My question.. Which is better: 1) straight out of the package white rice or 2) properly prepared (fermented) brown rice.
The conventional wisdom is that brown rice is better and that white rice is just empty calories. The Paleo-wisdom is that neither are great, but brown is worse because of its phytate content that make the additional nutrients in the rice bran unavailable. However, according to some, including Stephan Guyanet, properly prepared brown rice makes those additional nutrients bioavailable (see Stephan Guyanet's post for method and reasoning: http://wholehealthsource.blogspot.com/2009/04/new-way-to-soak-brown-rice.html), which should swing the pendulum back to brown rice as the more nutrient dense and therefore preferred rice. I wanted to see for myself, so I did some digging.
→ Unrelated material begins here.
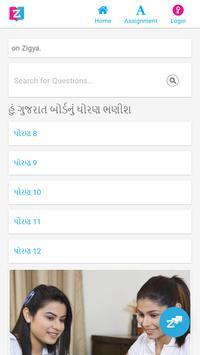 Zigya Gujarat screenshot 1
The chart below shows where brown rice has more of something relative to white rice. I removed nutrients that were either very low (<1% RDA) or very similar between white and brown rice (<5% difference). Also, for some reason I left out Selenium, which white is far better than brown (white: 7.5ug or 14% RDA, brown: 0ug or 0% RDA)
To me, its a toss up. However, it's also worth noting that when fermenting brown rice, the chelated nutrients locked up by the phytates are dispersed into the soaking solution, and that solution is tossed out prior to cooking (you cook in fresh water). So perhaps the nutrient content is even lower for brown rice than these numbers suggest.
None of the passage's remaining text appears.